In the Load Script, I created an additional field next to the field I need to create blank lines:
LOAD
fields...,
position as WO_POSITION,
'BLANK' & position AS WO_POSITION_BLANK_LINES
RESIDENT TABLE;
In the Pivot Table,
Chart Properties - Presentation, the newly created dummy field, enable Sho Partial Sums.
Dimension:
Background Colour:
=IF( Dimensionality() <> 5,
RGB(209, 217, 224)
,RGB(255, 255, 255)
)
Expression/Measure:
Expression:
IF( Dimensionality() <> 5,
Sum(TRAN_QTY * TRAN_PRODUCT_WEIGHT)
,' '
)
Background colour:
IF( Dimensionality() = 5,
RGB(255, 255, 255)
)Text Colour:
=if( Left( [WO_POSITION_BLANK_LINES],5 ) = 'BLANK', RGB(245, 245, 245))
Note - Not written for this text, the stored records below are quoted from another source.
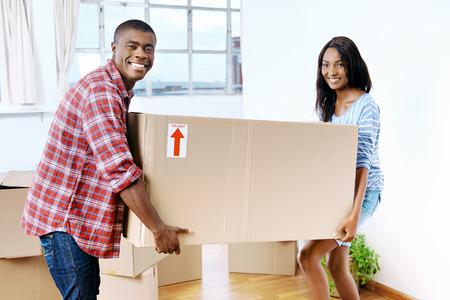 mujer enamorada: j�venes africanos par mover cajas negras en el nuevo hogar junto que hacen una vida exitosa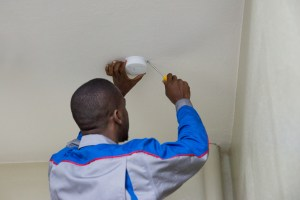 A man installs a new smoke alarm.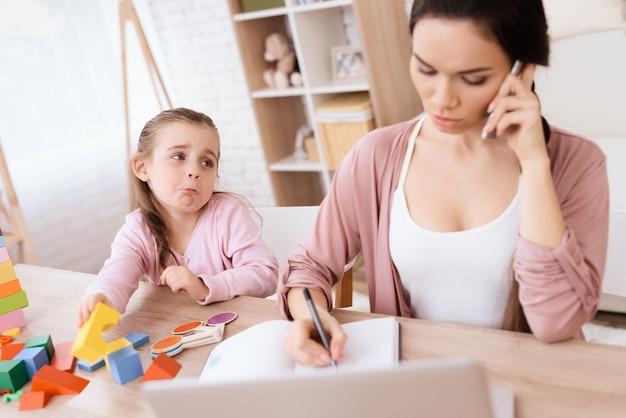 Het kleine meisje mist haar moeder terwijl ze aan het telefoneren is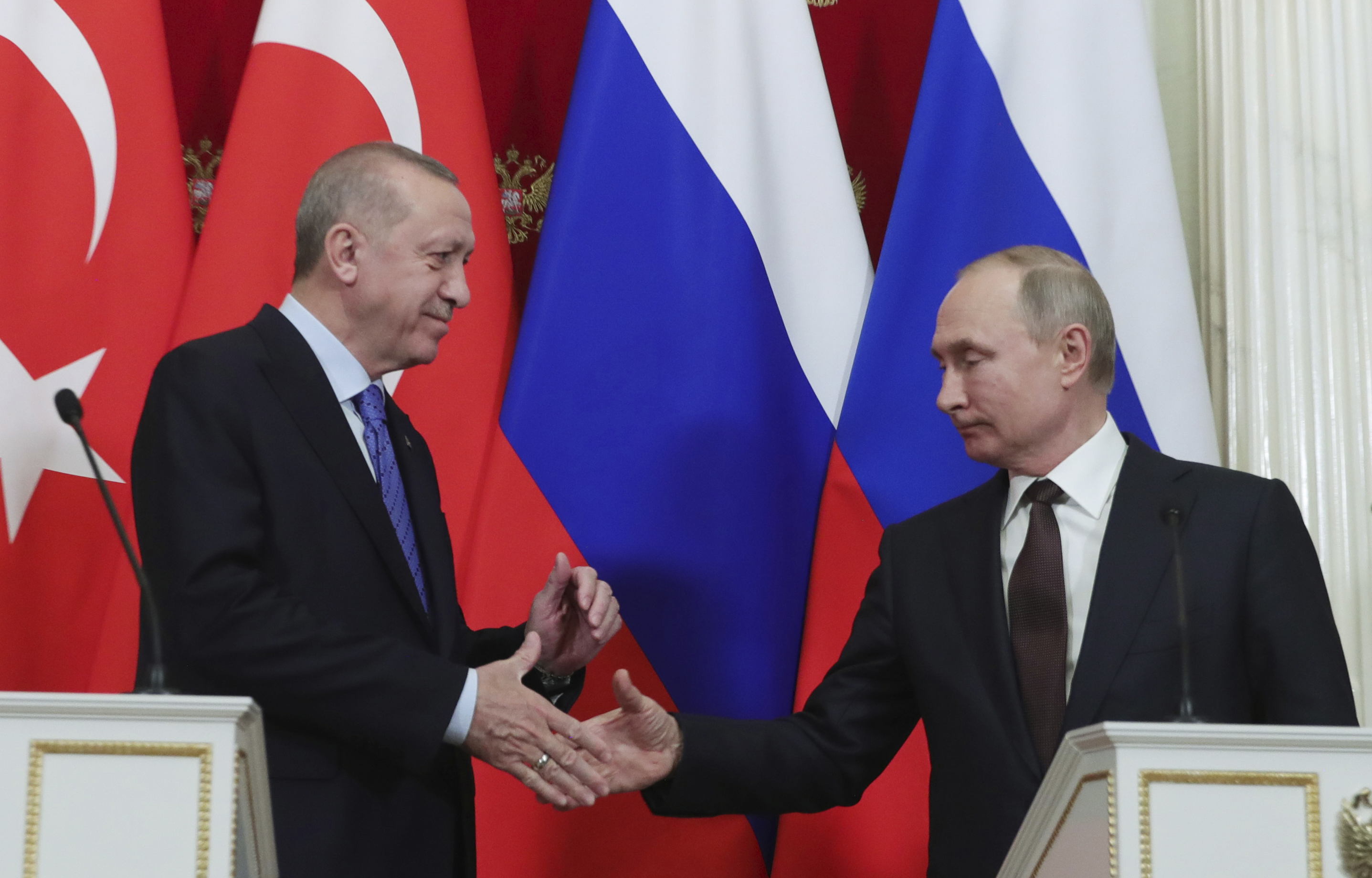 Russia's President Vladimir Putin, right, and Turkish President Recep Tayyip Erdogan shake hands after a joint news conference followed six-hour talks in the Kremlin, in Moscow, Russia on March 5, 2020.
Where the Dimensionality() = 5 is the Blank Lines I needed to add, as attached screenshot. That's who we work around the syntax Dimensionality() in measure, colour expressions.
Hi @james
Similar to @marcus_sommer I would create a dimension table specifically for the pivot that includes the blanks.
Something like:
PivotDims:
LOAD
RowNum() as PivotOrder,
PivotDim,
Group
INLINE [
PivotDim,Group
X,X
Y,Y
Z,Z
,Spacer
];
This way you can use PivotDim as the dimension in the pivot, and sort it by PivotOrder, and it will then associate with the Group and put these in the right place.
The join doesn't need to be on the values in the Group column, you could join on another field.
This method can be particularly useful when doing GL type tables, so you can join to a section of numbers from the PivotDim (so Income, Expenditure, Staff Costs, etc.) and if new GL codes appear they will also join in the correct places.
You can also put style instructions into the PivotDim table, so colour codes and bold etc., so in the formatting of the table you can have this based on that column.
Hope that all makes some kind of sense?